◆ Text to read ◆
>> BEGIN

Commonsense obliviousness, which can include philosophical commonsensical obliviousness, forgets how pervasive and ubiquitous metaphysical beliefs are.
Whenever we are not thinking phenomenologically — carefully bracketing the sources of our experiences (a very strenuous and unnatural effort!) — and instead take our experiences at face value as experiences of reality, we live metaphysically.
Humans are naturally (and second-naturally) metaphysical.
One of our most primordial, ordinary and important metaphysical beliefs the faith in the reality of past and future. To interpret our memories as records of a reality that has passed, or to understand our imagined anticipations as attempts to foresee a reality to come — both of these take the given present as a part of a larger transcendent reality.
The same goes for the reality of what we experience as phenomena — Kant’s noumena, and the reality of the space within which they extend, which stretches on into the distance beyond our vision, and according to modern commonsense, endlessly into space — these are also metaphysical beliefs. We naturally (and in the case of “infinite” space, second-naturally) go beyond the present givens and take these experiences as parts of a larger transcendent reality.
But our most important metaphysical beliefs concern the reality of other people — not as space-extensive noumena, but as fellow selves. If we take fellow selfhoods as a transcendent reality we begin to see our own selfhood as part of a larger transcendent reality of multiple selves.
And less obviously, our own selfhood is also a matter of metaphysical belief. The nature of this selfhood, and the possibilities of change in one’s selfhood (or even how we conceive selfhood) go far beyond the given present — far further, in fact, than the other metaphysical beliefs.
Of course, philosophers love playing the epoché game, bracketing this dimension or that, or all of them together in radical skepticism, or even total Humean solipsism.

>> END

◆ Information given ◆
>> BEGIN

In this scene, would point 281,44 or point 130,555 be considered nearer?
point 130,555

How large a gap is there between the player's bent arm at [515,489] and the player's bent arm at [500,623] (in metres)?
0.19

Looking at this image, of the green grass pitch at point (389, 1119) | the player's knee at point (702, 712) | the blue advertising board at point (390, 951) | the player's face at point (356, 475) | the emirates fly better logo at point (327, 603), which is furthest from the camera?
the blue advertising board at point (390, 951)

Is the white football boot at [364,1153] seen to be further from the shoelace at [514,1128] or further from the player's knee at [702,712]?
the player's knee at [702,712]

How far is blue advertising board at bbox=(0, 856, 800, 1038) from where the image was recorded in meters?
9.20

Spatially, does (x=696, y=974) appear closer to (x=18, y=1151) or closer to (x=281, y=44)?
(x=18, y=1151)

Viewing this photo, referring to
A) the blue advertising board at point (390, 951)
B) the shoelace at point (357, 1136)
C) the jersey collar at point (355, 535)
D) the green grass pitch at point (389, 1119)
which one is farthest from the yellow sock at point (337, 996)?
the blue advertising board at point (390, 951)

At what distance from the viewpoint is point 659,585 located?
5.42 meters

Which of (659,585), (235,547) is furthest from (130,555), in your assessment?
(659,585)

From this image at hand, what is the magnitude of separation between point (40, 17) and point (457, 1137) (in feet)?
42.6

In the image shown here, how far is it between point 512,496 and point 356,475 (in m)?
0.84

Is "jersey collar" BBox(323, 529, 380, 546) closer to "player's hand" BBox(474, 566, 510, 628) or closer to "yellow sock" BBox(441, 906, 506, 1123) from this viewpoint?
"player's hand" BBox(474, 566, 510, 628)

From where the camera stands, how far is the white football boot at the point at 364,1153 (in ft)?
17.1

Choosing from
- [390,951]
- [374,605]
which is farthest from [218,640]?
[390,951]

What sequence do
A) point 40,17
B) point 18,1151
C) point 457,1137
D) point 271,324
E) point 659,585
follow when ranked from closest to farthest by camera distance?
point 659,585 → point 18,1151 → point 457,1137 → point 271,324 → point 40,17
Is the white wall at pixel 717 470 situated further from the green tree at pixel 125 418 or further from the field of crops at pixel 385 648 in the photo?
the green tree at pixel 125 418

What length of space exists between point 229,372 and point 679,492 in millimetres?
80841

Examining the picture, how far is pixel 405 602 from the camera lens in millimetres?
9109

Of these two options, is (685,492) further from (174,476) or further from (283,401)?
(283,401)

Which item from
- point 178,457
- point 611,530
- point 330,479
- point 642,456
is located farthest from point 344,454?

>> END

◆ Given instruction A ◆
From the passage on metaphysical beliefs, transcribe the part that opens with the words "One of our most" and closes with "parts of a larger transcendent reality.".
◆ Given instruction B ◆
Reproduce, word for word, the part of the records that opens with the line containing "Which of (659,585), (235,547)" and closes with the line containing "point 659,585 →", including both of those lines.

◆ Exercise solution A ◆
One of our most primordial, ordinary and important metaphysical beliefs the faith in the reality of past and future. To interpret our memories as records of a reality that has passed, or to understand our imagined anticipations as attempts to foresee a reality to come — both of these take the given present as a part of a larger transcendent reality.
The same goes for the reality of what we experience as phenomena — Kant’s noumena, and the reality of the space within which they extend, which stretches on into the distance beyond our vision, and according to modern commonsense, endlessly into space — these are also metaphysical beliefs. We naturally (and in the case of “infinite” space, second-naturally) go beyond the present givens and take these experiences as parts of a larger transcendent reality.

◆ Exercise solution B ◆
Which of (659,585), (235,547) is furthest from (130,555), in your assessment?
(659,585)

From this image at hand, what is the magnitude of separation between point (40, 17) and point (457, 1137) (in feet)?
42.6

In the image shown here, how far is it between point 512,496 and point 356,475 (in m)?
0.84

Is "jersey collar" BBox(323, 529, 380, 546) closer to "player's hand" BBox(474, 566, 510, 628) or closer to "yellow sock" BBox(441, 906, 506, 1123) from this viewpoint?
"player's hand" BBox(474, 566, 510, 628)

From where the camera stands, how far is the white football boot at the point at 364,1153 (in ft)?
17.1

Choosing from
- [390,951]
- [374,605]
which is farthest from [218,640]?
[390,951]

What sequence do
A) point 40,17
B) point 18,1151
C) point 457,1137
D) point 271,324
E) point 659,585
follow when ranked from closest to farthest by camera distance?
point 659,585 → point 18,1151 → point 457,1137 → point 271,324 → point 40,17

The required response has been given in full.